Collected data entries
Content starts
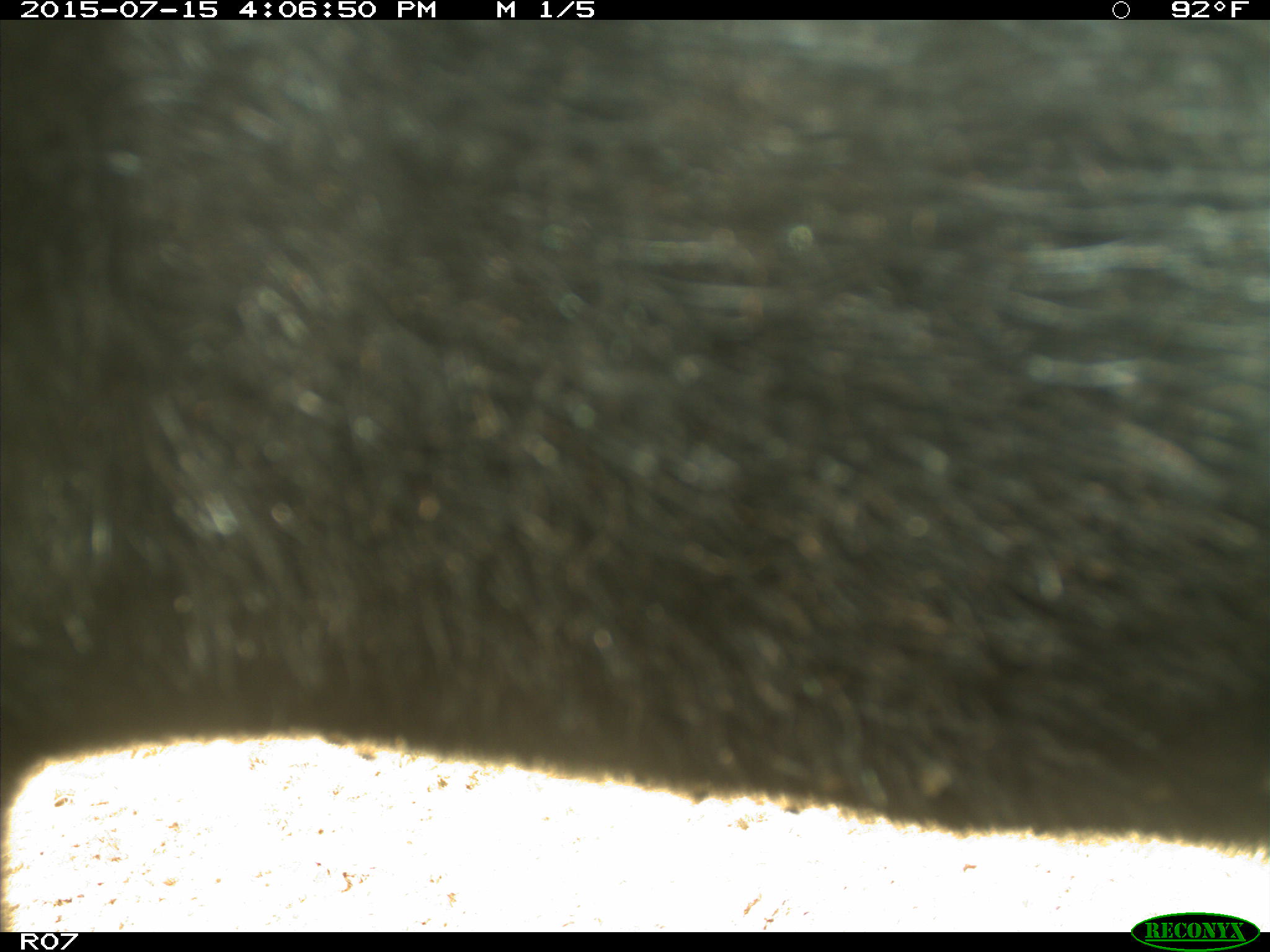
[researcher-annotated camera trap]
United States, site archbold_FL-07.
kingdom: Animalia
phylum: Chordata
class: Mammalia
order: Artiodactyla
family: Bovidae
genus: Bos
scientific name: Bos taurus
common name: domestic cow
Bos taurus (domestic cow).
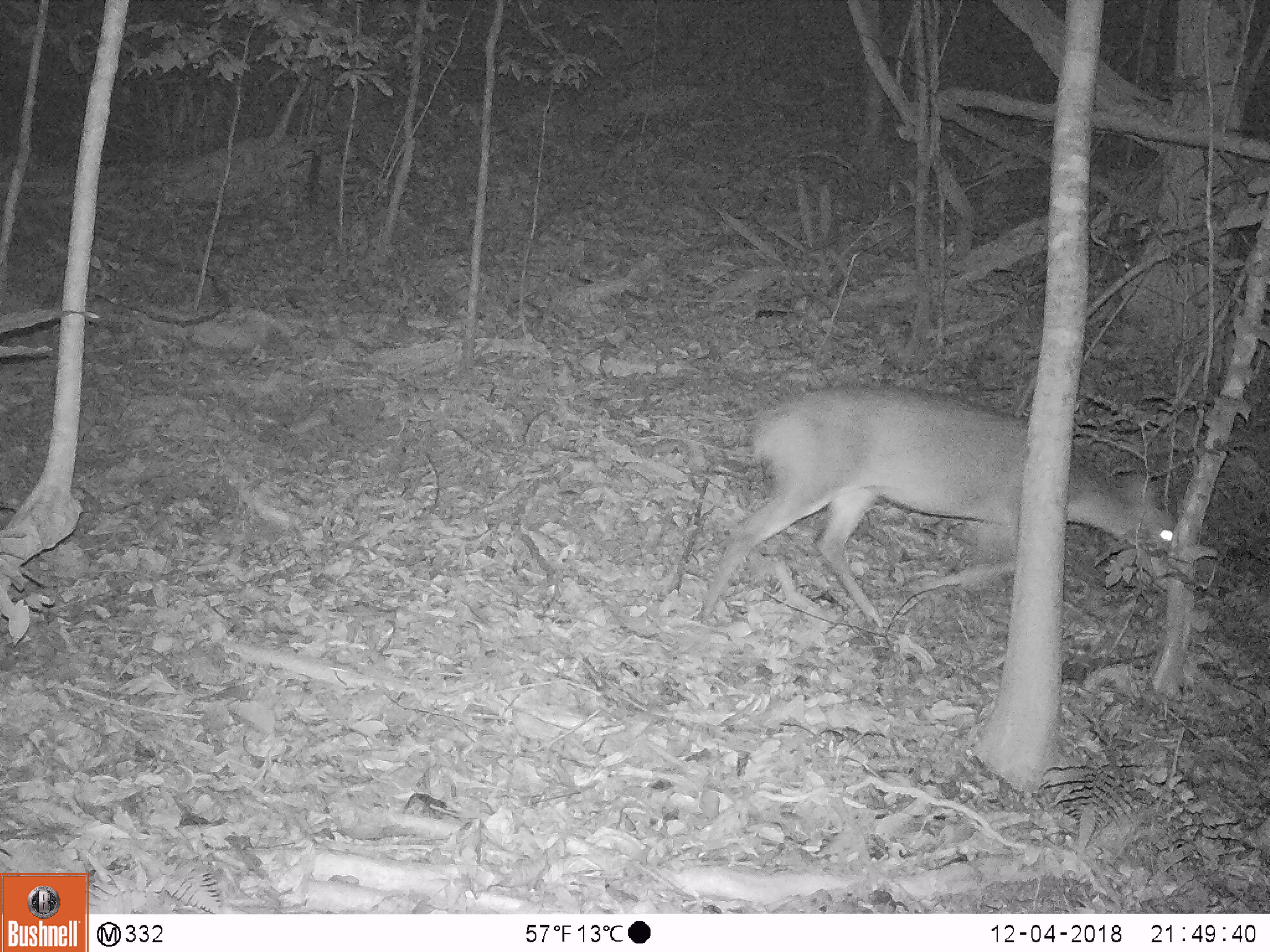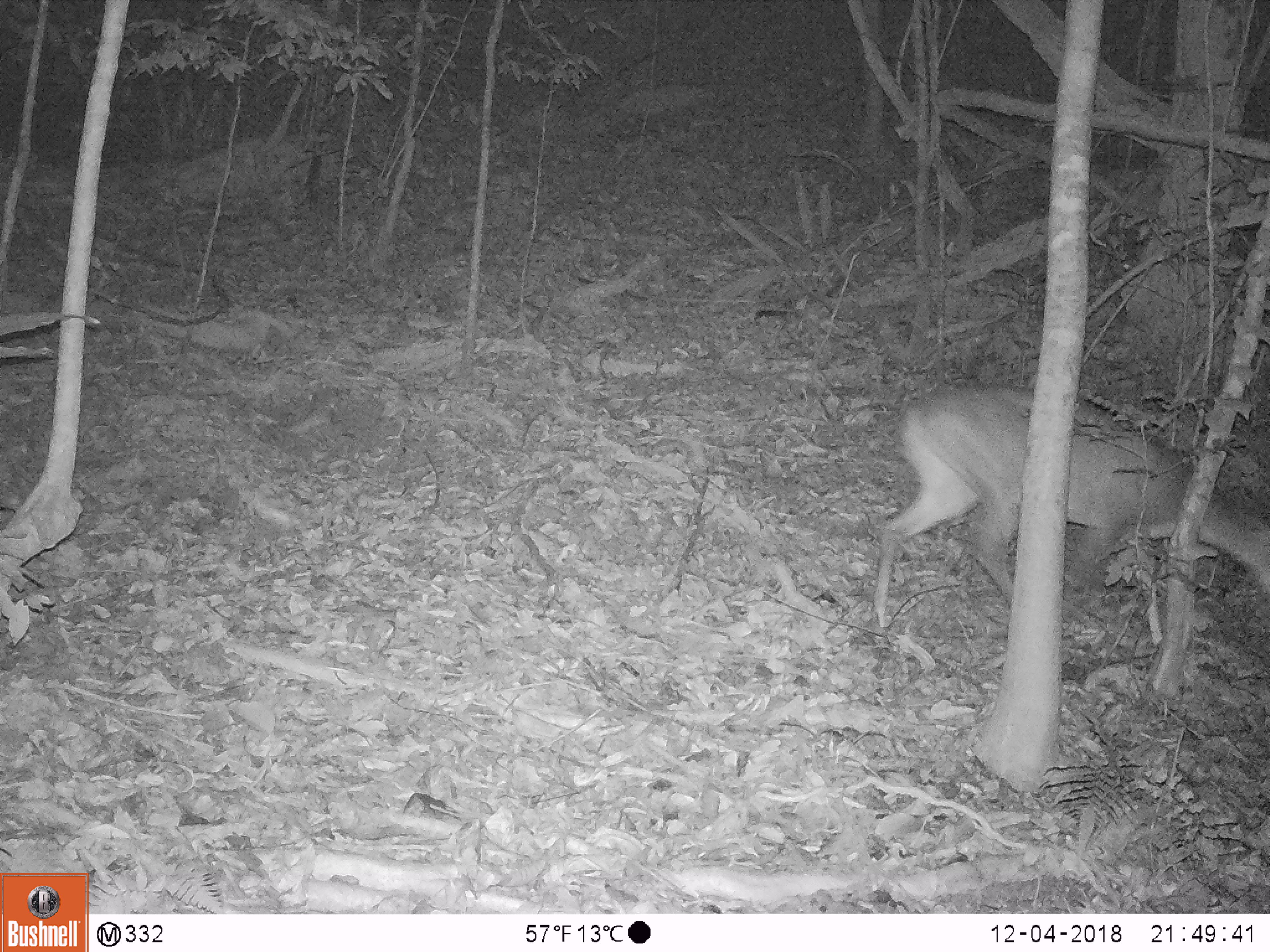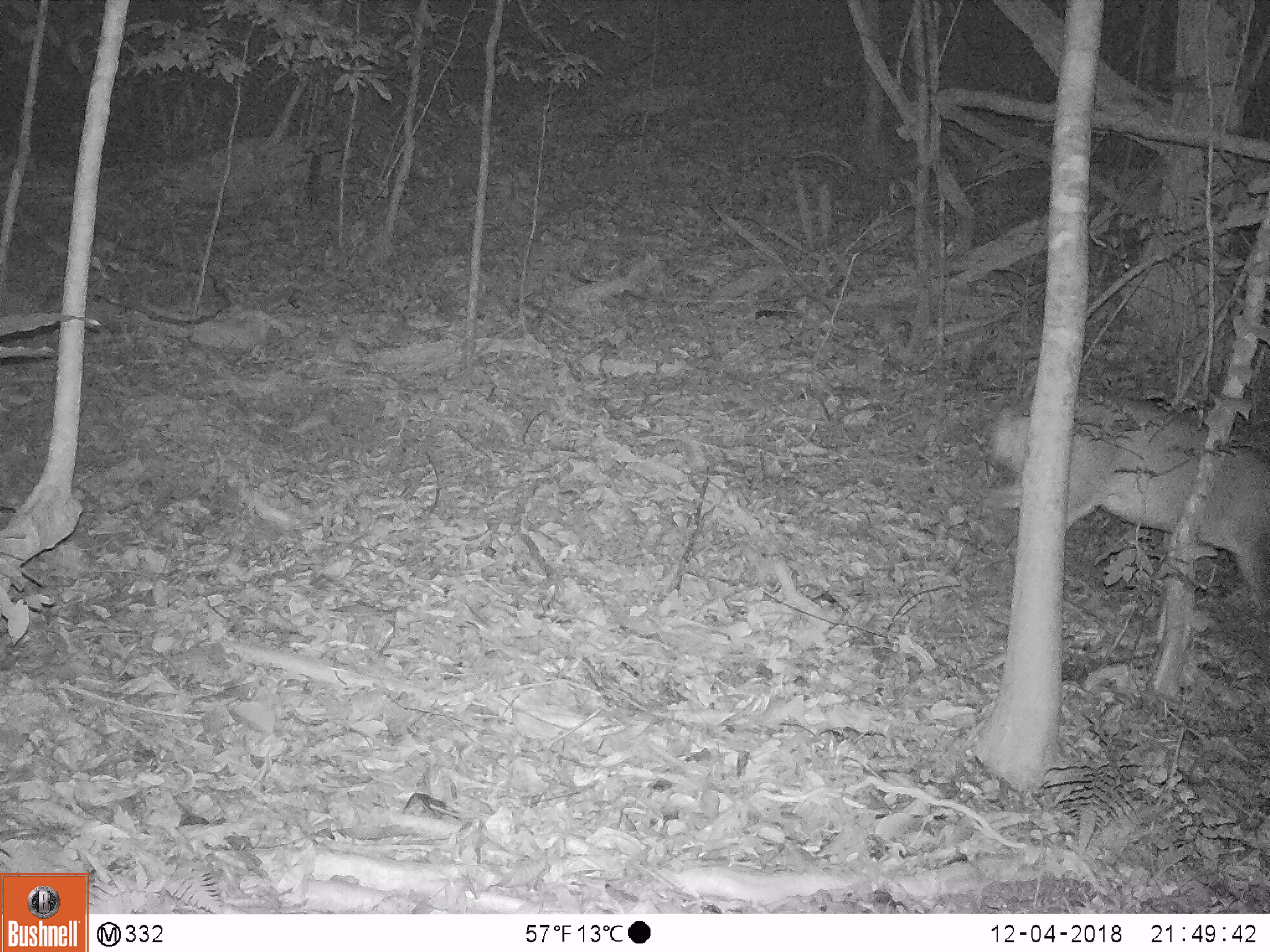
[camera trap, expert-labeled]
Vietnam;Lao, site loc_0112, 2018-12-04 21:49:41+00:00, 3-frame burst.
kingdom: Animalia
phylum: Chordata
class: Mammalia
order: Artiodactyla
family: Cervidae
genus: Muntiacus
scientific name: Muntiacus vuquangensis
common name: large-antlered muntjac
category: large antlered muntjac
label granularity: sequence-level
Content ends
Content starts
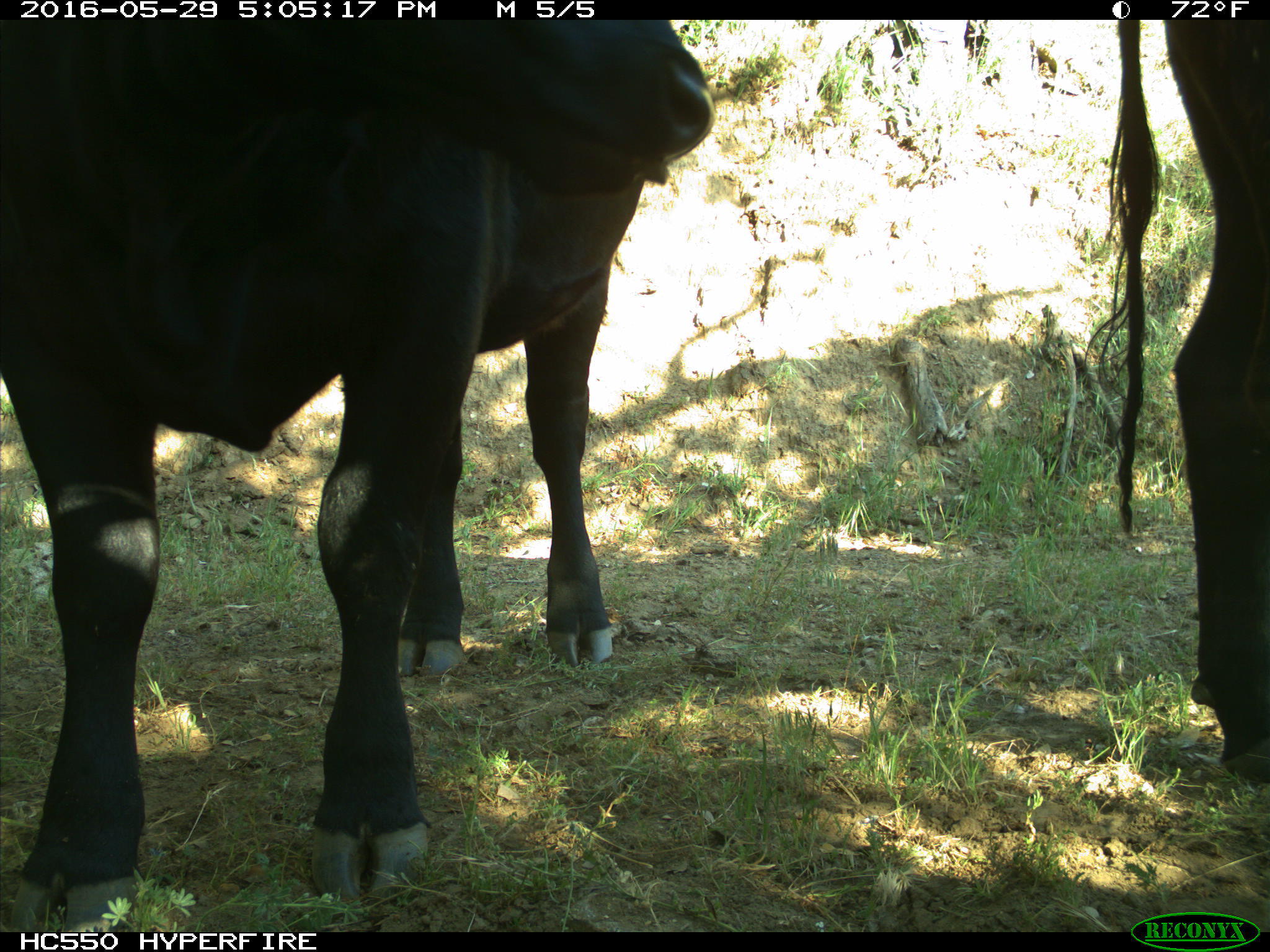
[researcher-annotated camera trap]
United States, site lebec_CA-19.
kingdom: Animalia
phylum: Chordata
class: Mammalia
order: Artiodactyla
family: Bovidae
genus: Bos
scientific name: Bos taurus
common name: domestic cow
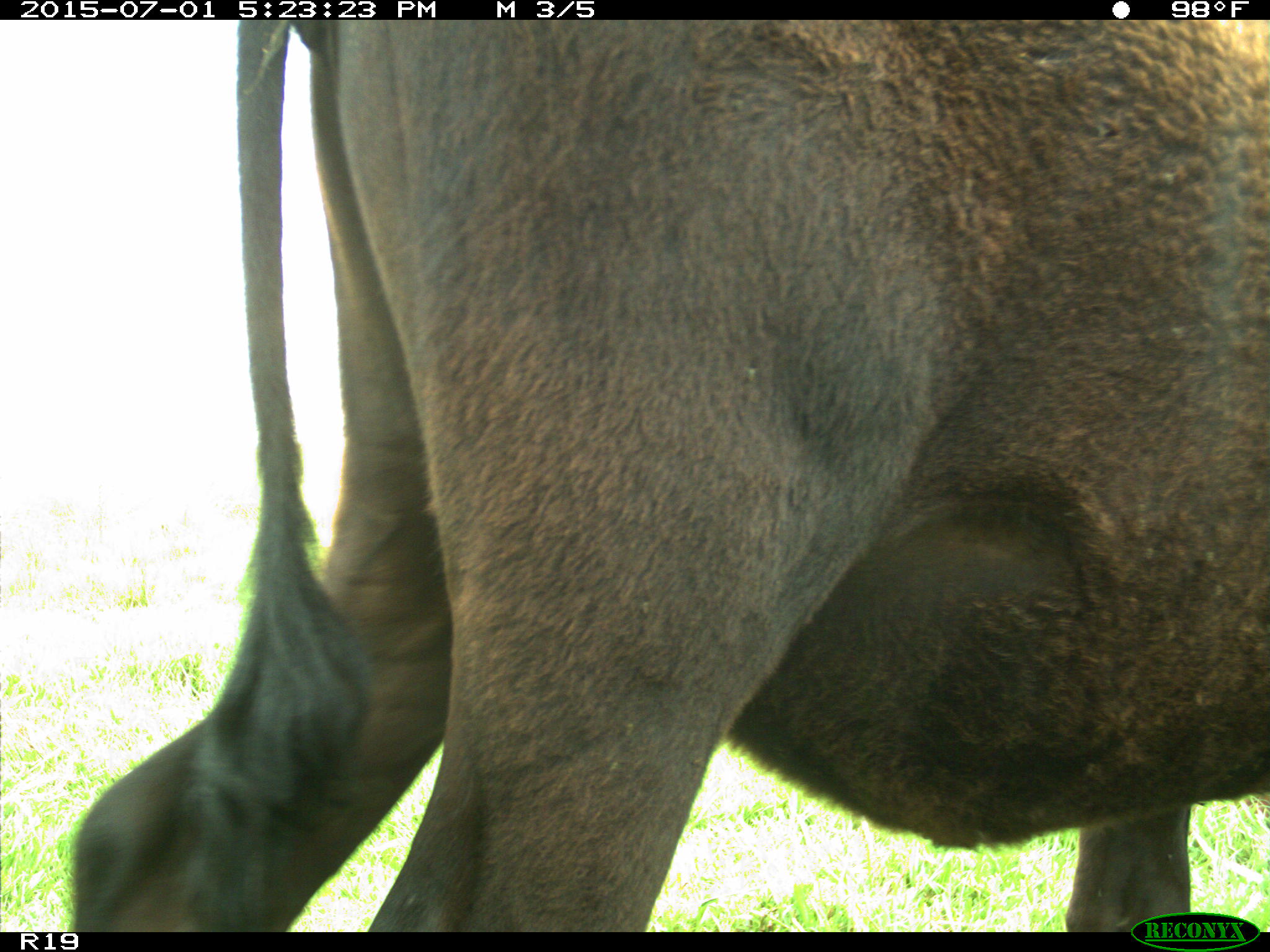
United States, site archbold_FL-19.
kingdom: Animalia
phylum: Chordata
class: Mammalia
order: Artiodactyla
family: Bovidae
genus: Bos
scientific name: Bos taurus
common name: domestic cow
Content ends
TRY IT: Find how many lines contain "site" in the data. Write that number and nothing else.

ANSWER SPACE: 4